Bien es vedad que esto lo podemos decir en nuestra sociedad de hoy, porque en otros tiempos eso era, literalmente, impensable. Si no, recuérdese aquella canción del grupo ‘No me pises que llevo chanclas’, que recogía un frase hecha, sobre todo del ámbito rural: “Y tú, ¿de quién eres?” La canción (de 1989) empezaba diciendo: “Voy camino de la zapatería, a comprarme unas chanclas para mí, y me paro muy tranquilo a ver un escaparate, y se me pone al lado una vieja con un ‘roete’. ‘Yo no conozco a tu mare ni a tu pare, pero a tu tío sí, seguro que es familia mía’. Y me preguntaba otra vez: ‘Y tú, ¿de quién eres?’ ‘De Marujita’…”.

Porque, naturalmente, siempre “se era” de alguien, independientemente de la edad que se tuviera. Se era de una familia u otra, de un clan u otro. Porque uno no andaba solo por la vida, sino que siempre había un grupo humano de referencia que era, precisamente, el que constituía al individuo como tal.
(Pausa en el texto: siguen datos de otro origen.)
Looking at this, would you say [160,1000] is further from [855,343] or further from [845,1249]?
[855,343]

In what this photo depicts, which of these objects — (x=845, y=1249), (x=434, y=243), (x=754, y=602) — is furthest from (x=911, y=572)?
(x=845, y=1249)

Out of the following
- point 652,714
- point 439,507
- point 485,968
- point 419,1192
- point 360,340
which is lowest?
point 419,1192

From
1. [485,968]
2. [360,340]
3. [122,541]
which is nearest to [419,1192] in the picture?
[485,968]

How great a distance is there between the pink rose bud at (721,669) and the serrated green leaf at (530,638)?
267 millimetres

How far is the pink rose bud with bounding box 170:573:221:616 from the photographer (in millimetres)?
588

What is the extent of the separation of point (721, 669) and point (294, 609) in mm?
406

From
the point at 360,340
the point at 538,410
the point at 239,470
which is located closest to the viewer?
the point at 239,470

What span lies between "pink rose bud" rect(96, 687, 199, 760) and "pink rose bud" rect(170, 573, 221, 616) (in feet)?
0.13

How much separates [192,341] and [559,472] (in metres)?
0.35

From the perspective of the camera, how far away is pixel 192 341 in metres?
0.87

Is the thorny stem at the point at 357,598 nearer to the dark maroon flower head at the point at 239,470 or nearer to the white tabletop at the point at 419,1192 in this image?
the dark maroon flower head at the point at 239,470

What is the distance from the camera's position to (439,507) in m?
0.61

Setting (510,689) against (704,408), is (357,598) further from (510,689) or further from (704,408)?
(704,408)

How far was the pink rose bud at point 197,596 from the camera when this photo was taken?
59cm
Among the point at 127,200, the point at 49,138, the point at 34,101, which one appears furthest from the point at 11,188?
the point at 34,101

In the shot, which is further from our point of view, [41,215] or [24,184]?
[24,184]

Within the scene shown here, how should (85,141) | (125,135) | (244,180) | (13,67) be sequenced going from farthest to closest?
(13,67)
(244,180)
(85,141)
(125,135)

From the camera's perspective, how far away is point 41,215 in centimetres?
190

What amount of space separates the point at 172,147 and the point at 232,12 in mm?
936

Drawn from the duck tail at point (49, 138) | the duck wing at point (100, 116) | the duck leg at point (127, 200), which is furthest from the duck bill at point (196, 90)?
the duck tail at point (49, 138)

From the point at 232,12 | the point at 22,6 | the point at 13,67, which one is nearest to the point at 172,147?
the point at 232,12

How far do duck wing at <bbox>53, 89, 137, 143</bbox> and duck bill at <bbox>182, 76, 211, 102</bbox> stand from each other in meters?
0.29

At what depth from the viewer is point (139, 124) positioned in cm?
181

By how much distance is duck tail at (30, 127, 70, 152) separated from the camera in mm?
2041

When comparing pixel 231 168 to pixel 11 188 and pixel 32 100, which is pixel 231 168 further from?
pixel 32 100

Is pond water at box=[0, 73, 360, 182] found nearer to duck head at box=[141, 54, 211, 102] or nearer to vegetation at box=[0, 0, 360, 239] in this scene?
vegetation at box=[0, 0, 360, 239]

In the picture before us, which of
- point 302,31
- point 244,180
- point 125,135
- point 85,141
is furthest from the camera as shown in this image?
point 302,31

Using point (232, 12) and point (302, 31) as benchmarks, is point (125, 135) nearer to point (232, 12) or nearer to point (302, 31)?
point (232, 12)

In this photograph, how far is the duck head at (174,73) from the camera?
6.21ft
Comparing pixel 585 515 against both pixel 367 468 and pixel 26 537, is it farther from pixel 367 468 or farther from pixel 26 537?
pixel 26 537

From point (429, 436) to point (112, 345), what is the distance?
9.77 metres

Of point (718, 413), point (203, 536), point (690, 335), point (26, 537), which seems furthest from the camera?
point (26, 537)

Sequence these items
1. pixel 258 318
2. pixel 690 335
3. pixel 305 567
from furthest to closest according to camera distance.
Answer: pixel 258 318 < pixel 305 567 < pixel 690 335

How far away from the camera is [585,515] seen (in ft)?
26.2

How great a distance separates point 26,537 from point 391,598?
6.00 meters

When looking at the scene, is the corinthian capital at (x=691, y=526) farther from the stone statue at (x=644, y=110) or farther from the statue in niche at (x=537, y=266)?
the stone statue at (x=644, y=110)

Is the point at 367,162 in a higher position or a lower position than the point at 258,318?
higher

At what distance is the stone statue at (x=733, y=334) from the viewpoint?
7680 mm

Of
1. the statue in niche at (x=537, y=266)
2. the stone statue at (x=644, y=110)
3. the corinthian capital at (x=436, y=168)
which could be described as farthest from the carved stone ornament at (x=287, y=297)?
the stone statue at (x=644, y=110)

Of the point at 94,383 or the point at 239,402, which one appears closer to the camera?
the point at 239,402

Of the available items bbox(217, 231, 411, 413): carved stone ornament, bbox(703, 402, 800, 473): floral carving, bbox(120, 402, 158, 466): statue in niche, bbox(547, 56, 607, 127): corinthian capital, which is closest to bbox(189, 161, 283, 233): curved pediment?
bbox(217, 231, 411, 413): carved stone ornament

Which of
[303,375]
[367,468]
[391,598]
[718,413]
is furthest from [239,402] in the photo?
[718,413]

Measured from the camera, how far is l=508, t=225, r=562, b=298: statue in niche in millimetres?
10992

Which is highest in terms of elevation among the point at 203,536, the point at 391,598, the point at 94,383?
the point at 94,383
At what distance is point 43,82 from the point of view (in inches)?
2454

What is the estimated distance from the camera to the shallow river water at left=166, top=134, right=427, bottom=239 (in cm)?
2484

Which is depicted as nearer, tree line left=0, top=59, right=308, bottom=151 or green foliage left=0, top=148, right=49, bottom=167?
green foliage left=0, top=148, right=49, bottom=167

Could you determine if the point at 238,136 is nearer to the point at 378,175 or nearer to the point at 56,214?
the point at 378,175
En la Biblia, Caín se lamenta ante el Señor: “Puesto que me expulsas hoy de este suelo, tendré que ocultarme de ti, andar errante y perdido por la tierra, y cualquiera que me encuentre me matará” (Gn 4,14). Por eso Dios le pone una señal, una marca que proclamará que, a pesar del pecado cometido, Caín sigue perteneciendo a la familia de Dios, y que este saldrá en su defensa si alguien le hace daño.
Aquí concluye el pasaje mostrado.